==== Material to process

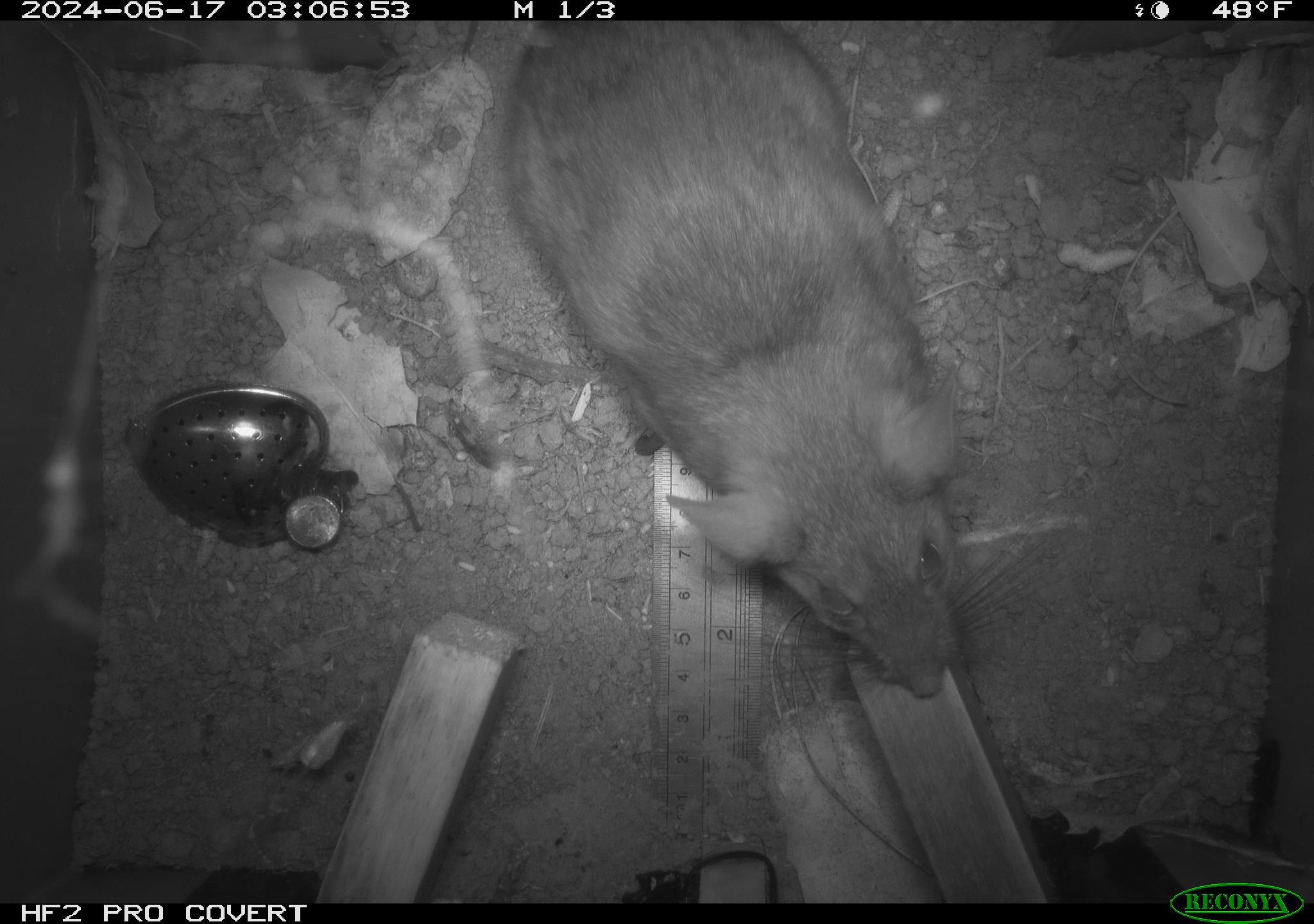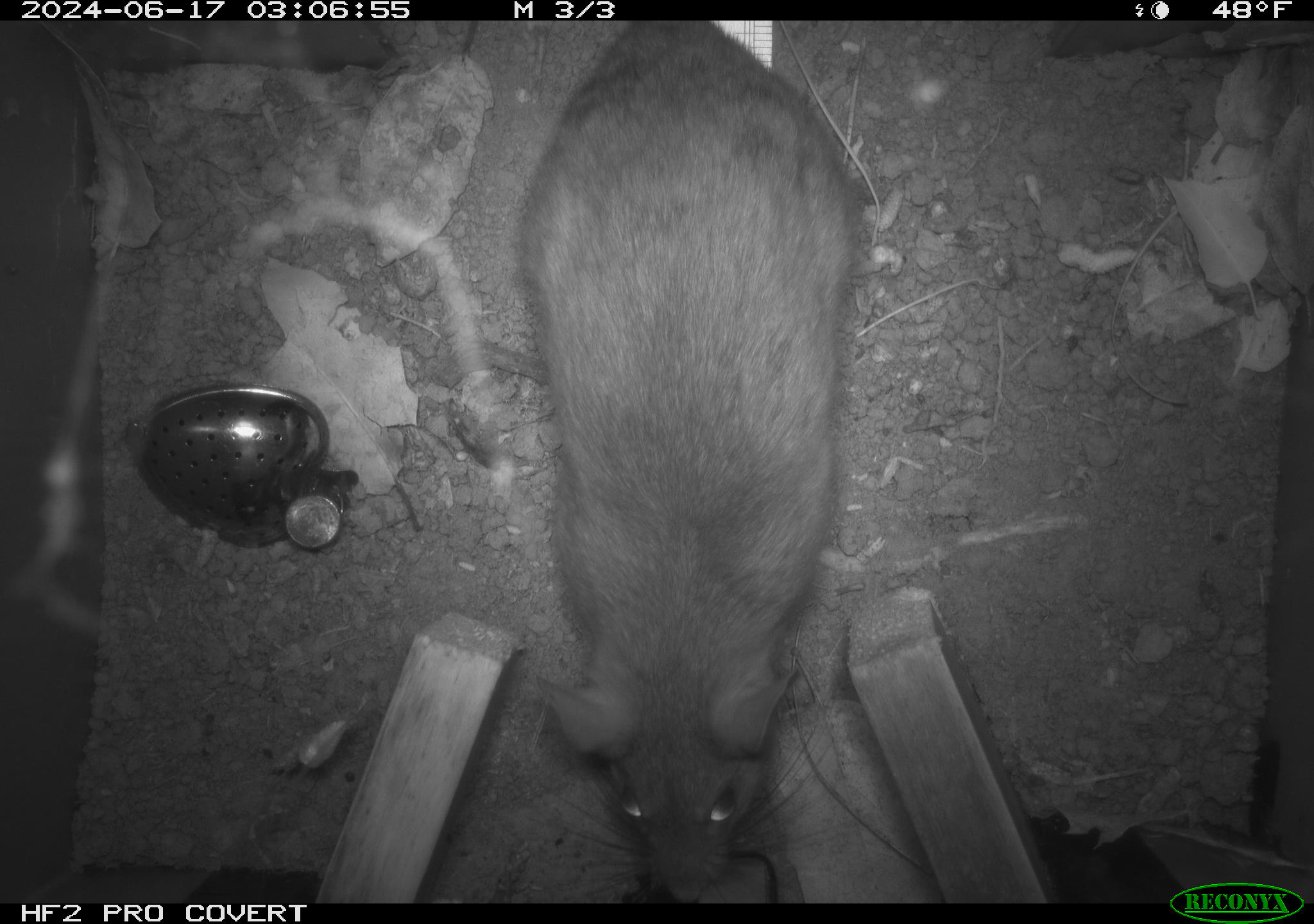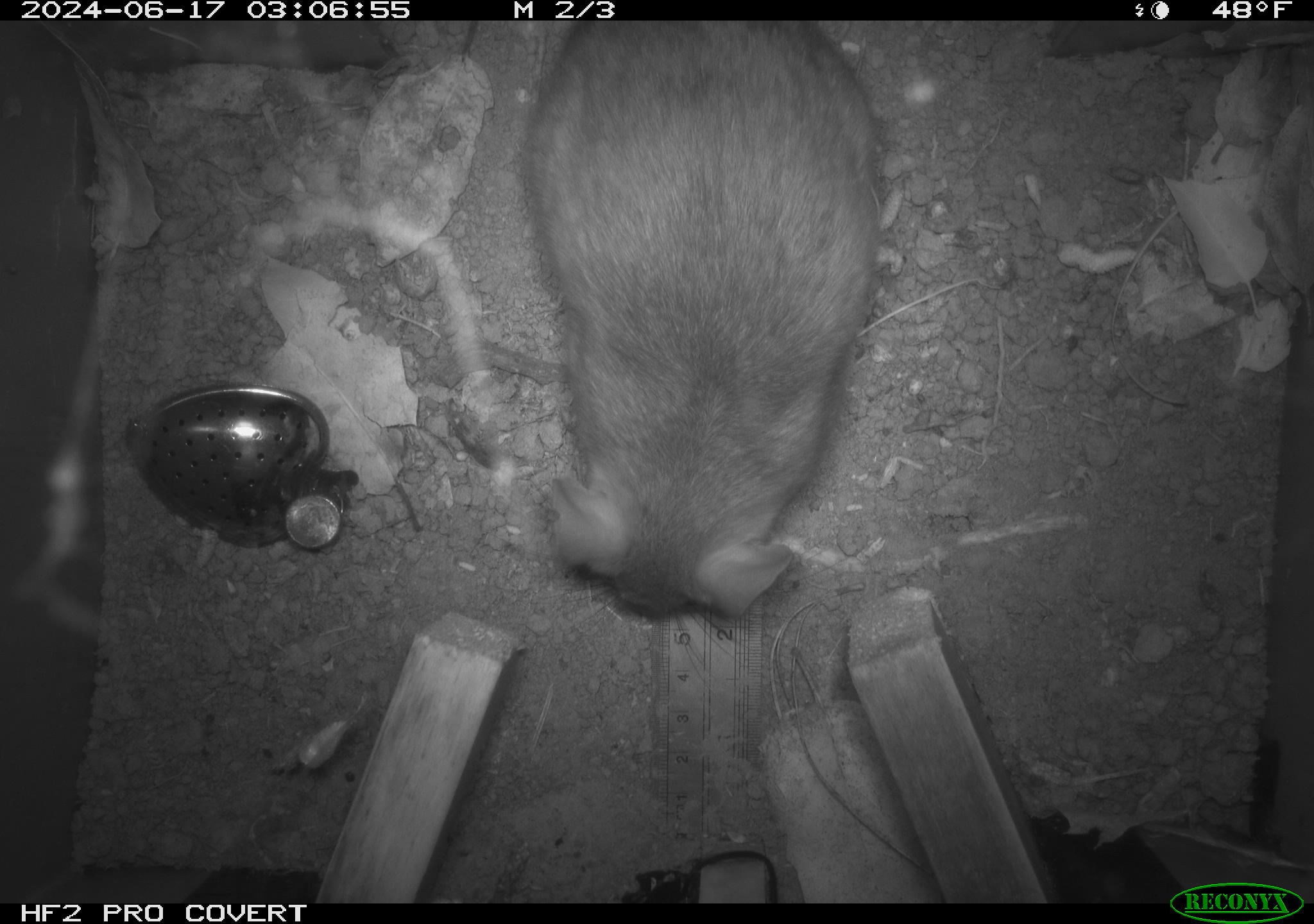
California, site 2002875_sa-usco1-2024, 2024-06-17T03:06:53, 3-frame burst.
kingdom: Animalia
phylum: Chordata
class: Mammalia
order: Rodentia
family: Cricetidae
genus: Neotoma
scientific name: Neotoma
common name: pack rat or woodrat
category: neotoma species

========
==== Material to process

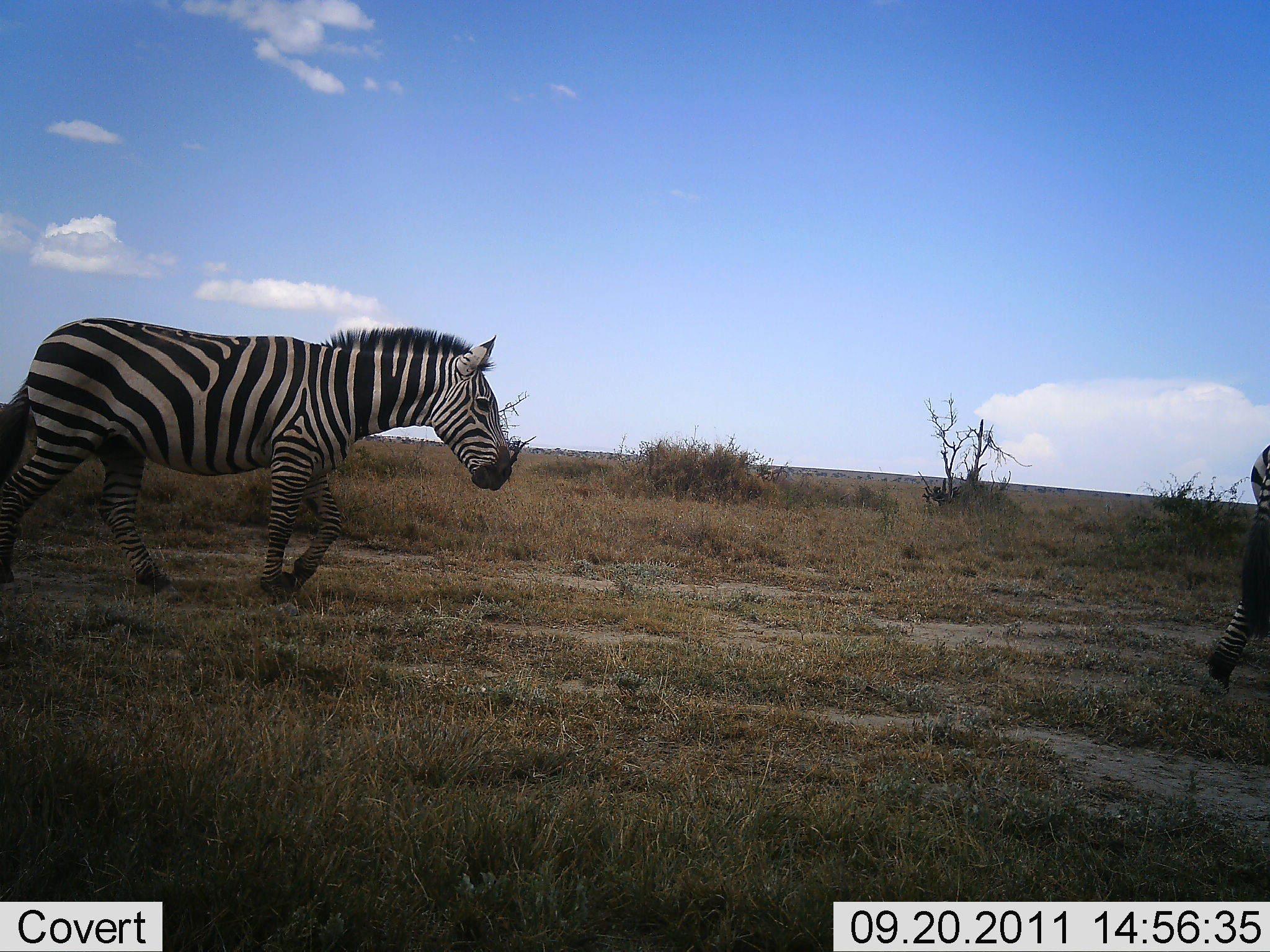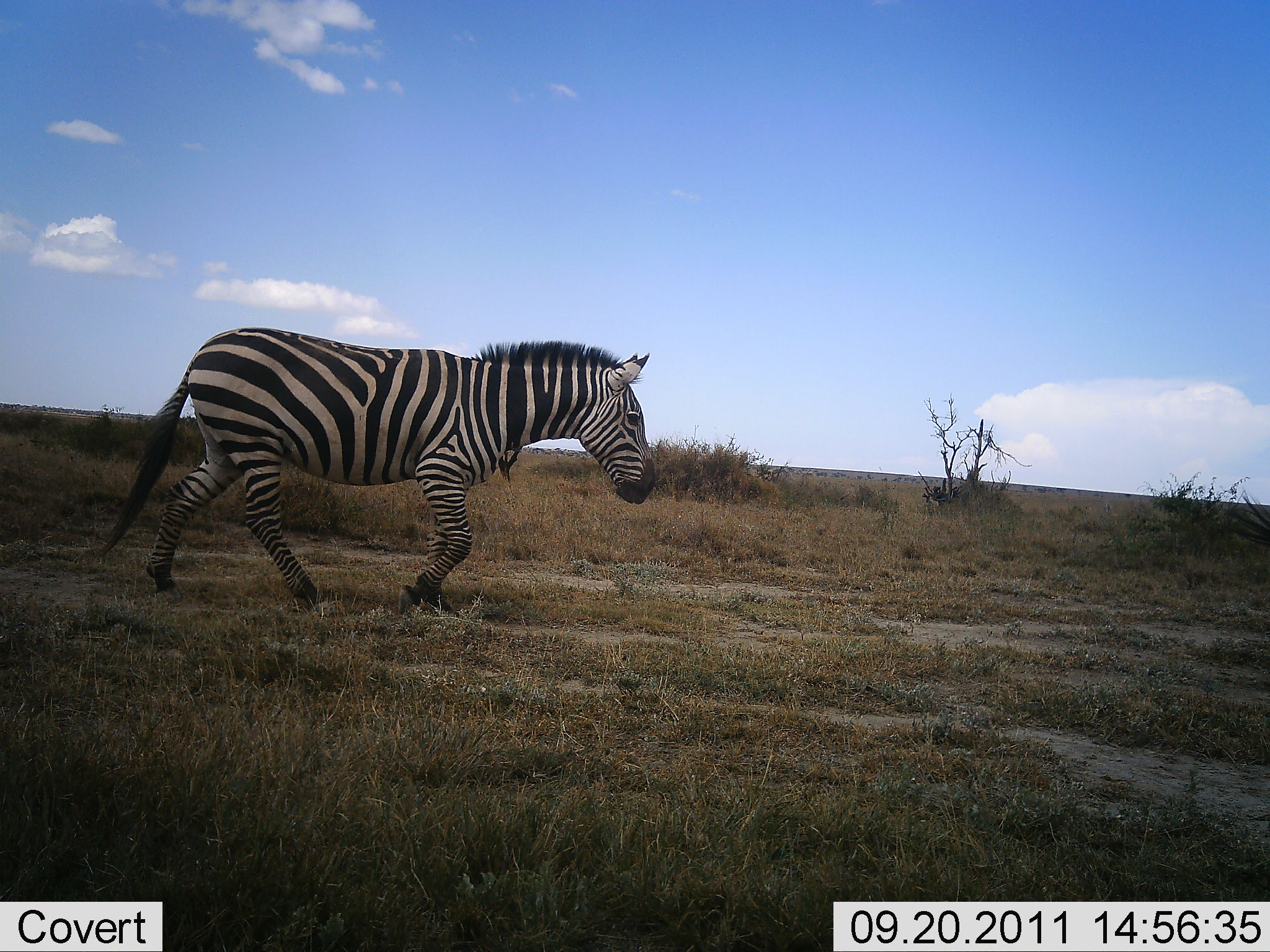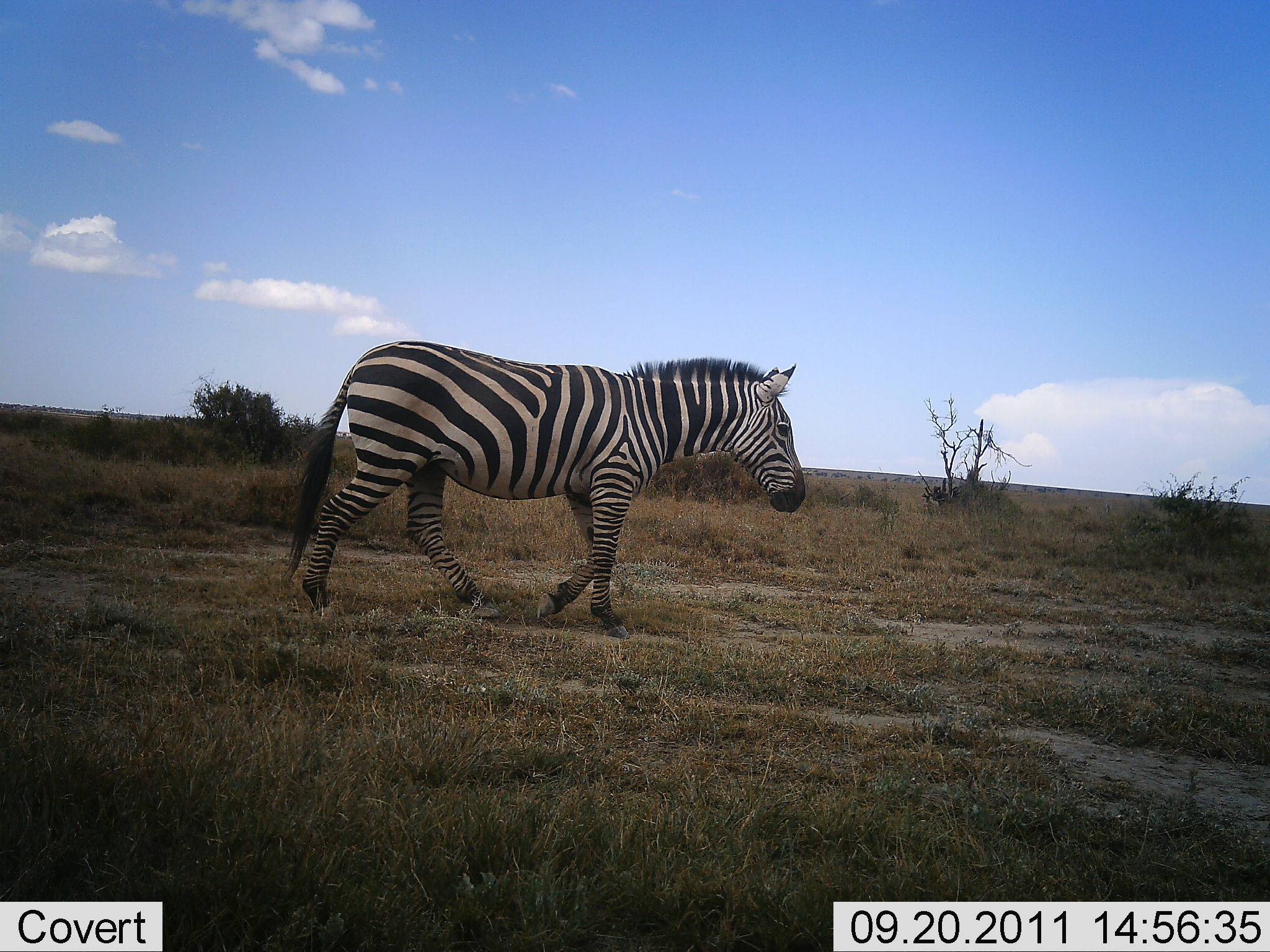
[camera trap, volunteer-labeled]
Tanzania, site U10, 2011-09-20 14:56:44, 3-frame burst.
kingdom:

========

▶ [Aim of the task]: What belongs in the answer is each line of the data that has the word "frame".

▶ [Task result]:
California, site 2002875_sa-usco1-2024, 2024-06-17T03:06:53, 3-frame burst.
Tanzania, site U10, 2011-09-20 14:56:44, 3-frame burst.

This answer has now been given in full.